- **WORK ITEM**
Copy each line of the records that includes "site".

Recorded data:
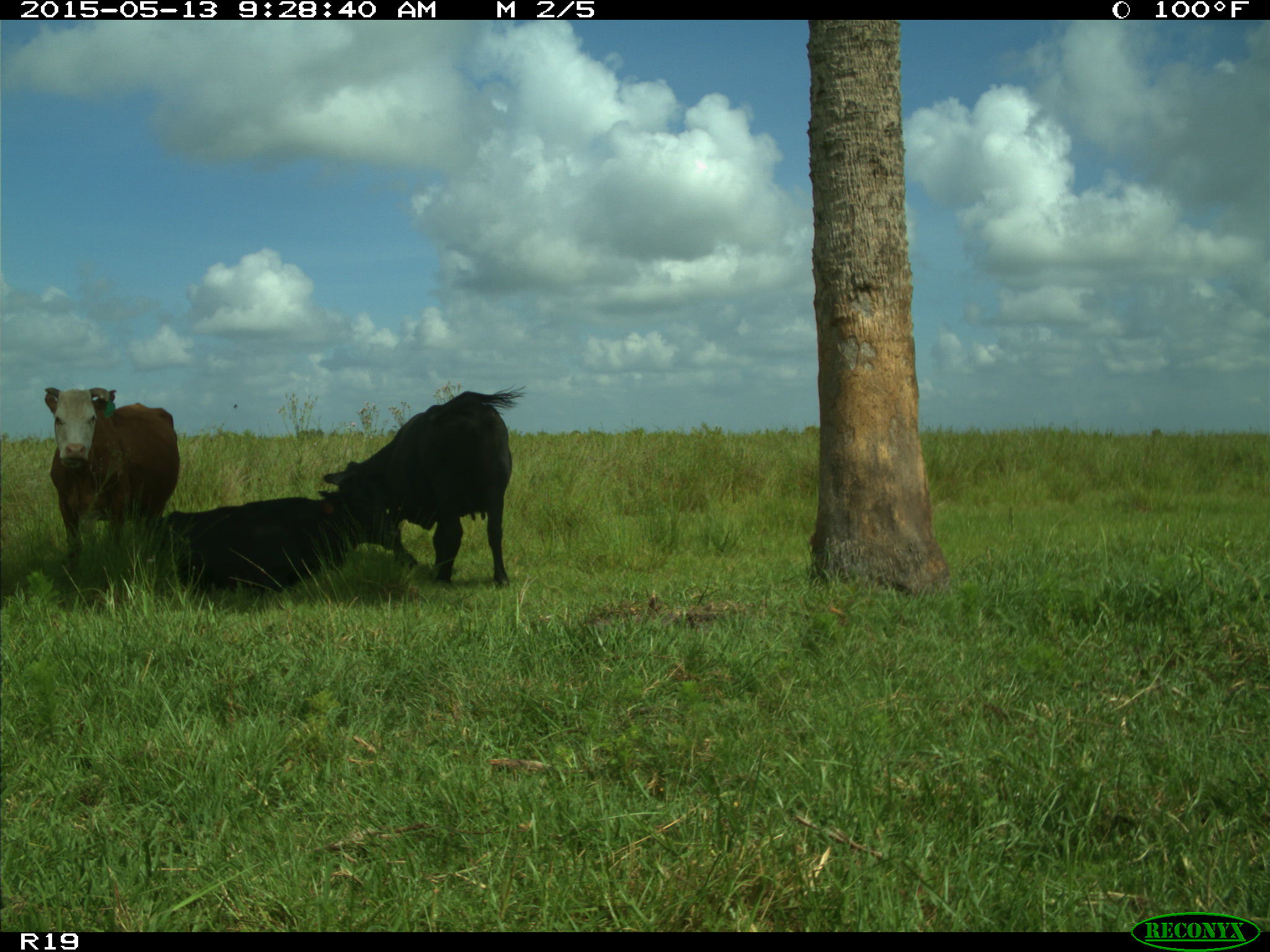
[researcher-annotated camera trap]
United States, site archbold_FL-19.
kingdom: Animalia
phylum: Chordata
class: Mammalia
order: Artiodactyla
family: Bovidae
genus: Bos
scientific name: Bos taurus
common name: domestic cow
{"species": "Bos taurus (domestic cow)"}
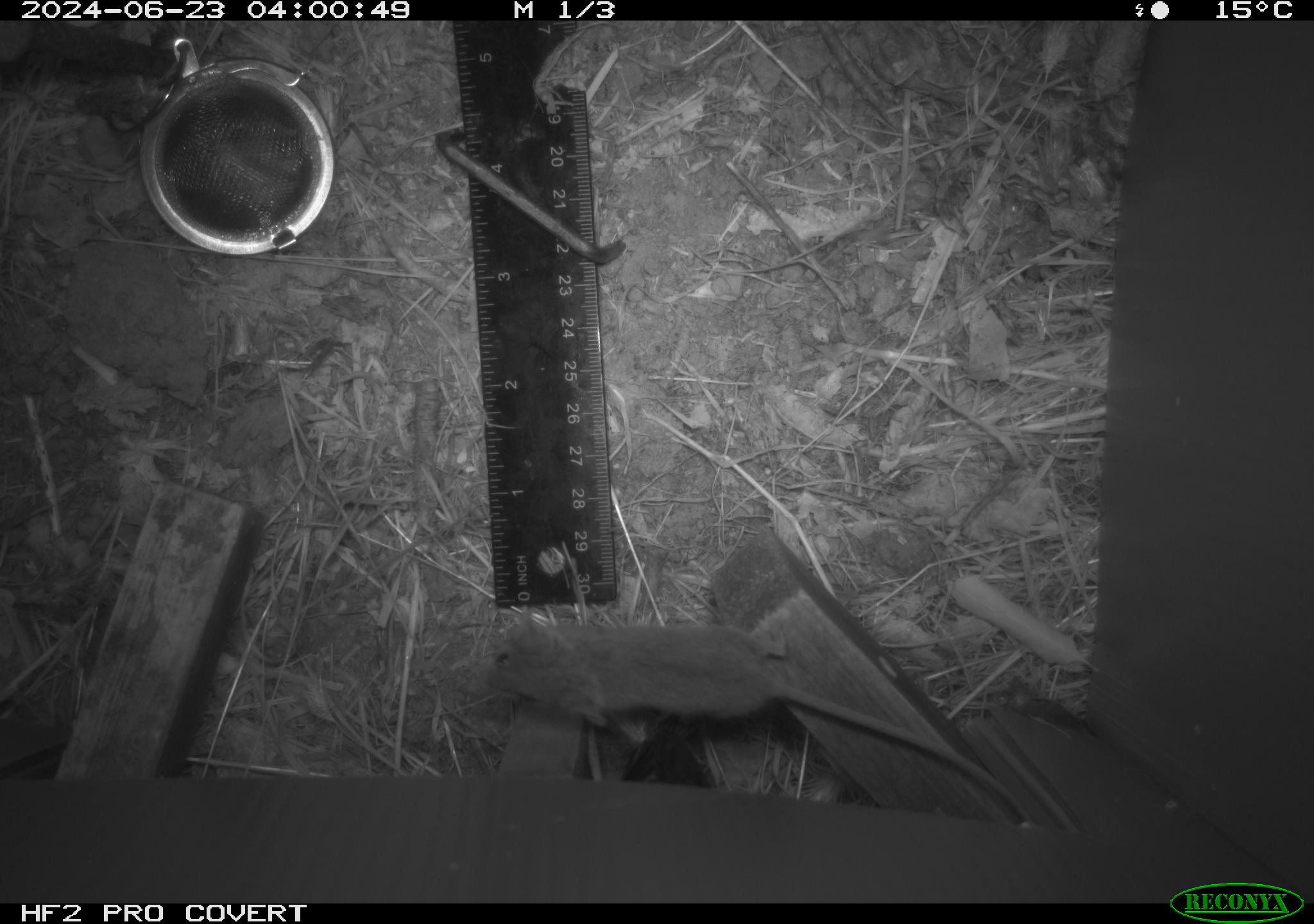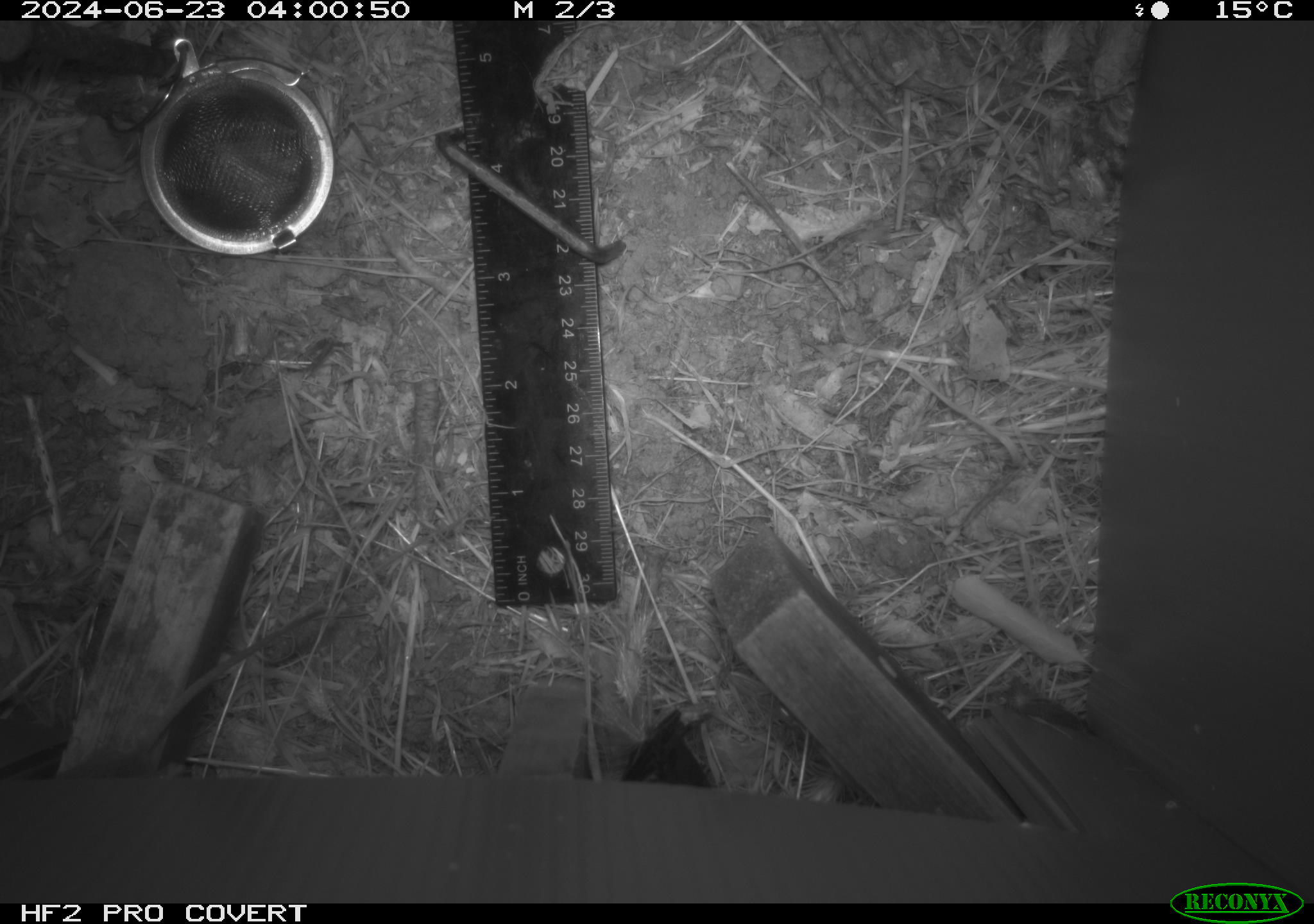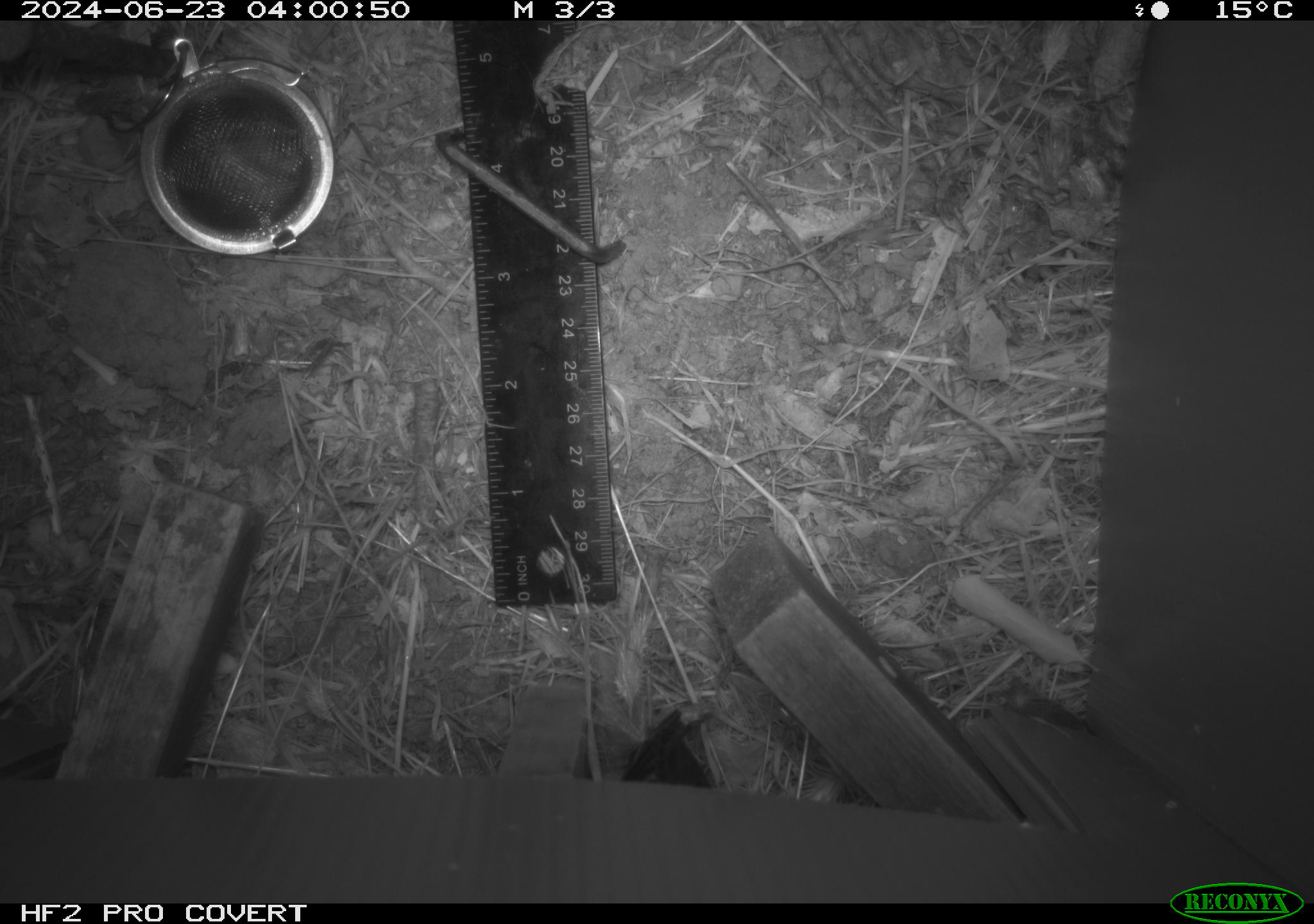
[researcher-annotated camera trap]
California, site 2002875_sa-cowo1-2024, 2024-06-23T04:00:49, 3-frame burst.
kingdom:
==
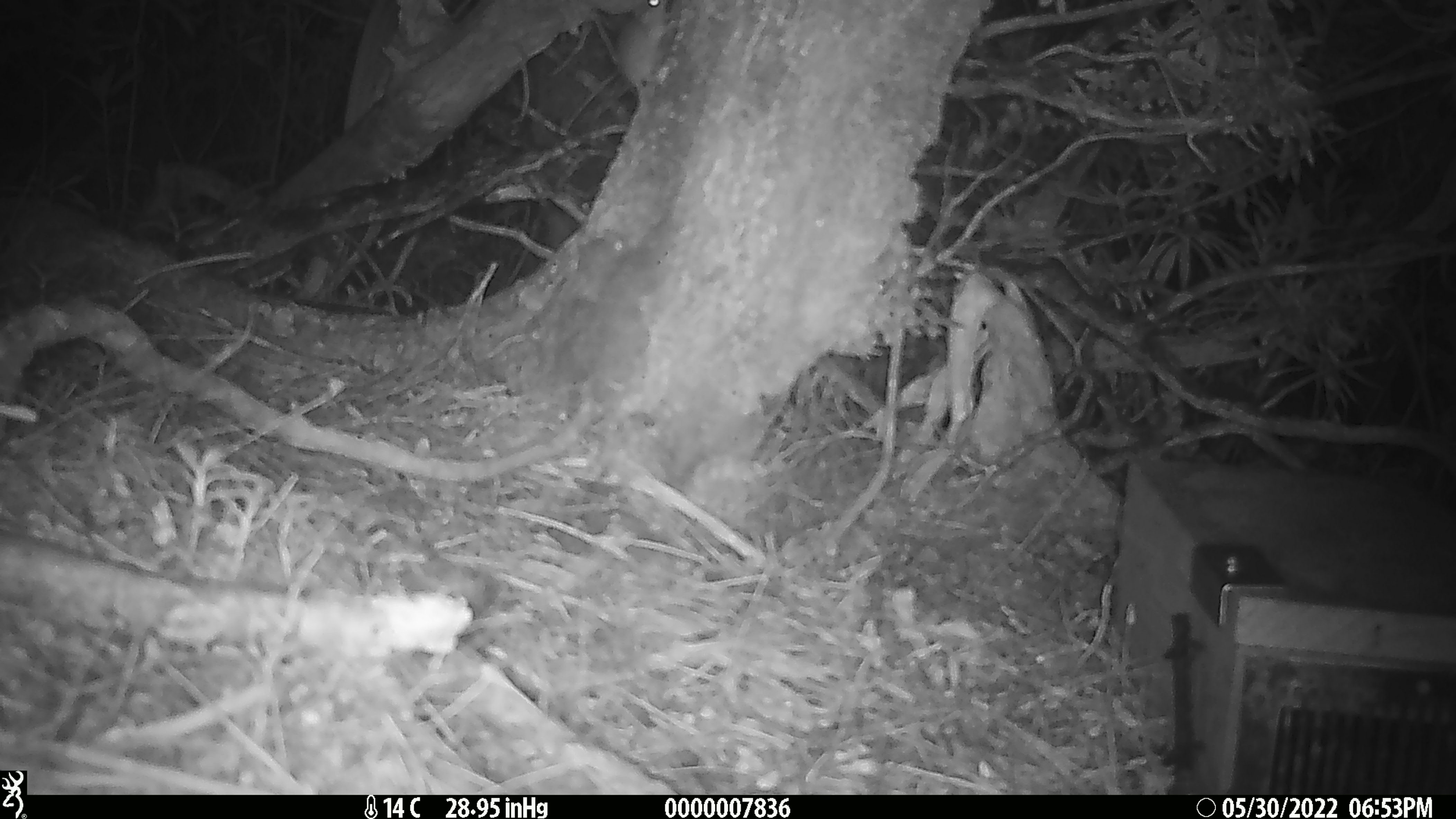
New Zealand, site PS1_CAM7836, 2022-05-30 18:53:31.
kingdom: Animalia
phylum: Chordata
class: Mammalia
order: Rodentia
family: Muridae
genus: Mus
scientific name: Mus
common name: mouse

- **TASK SOLUTION**
United States, site archbold_FL-19.
California, site 2002875_sa-cowo1-2024, 2024-06-23T04:00:49, 3-frame burst.
New Zealand, site PS1_CAM7836, 2022-05-30 18:53:31.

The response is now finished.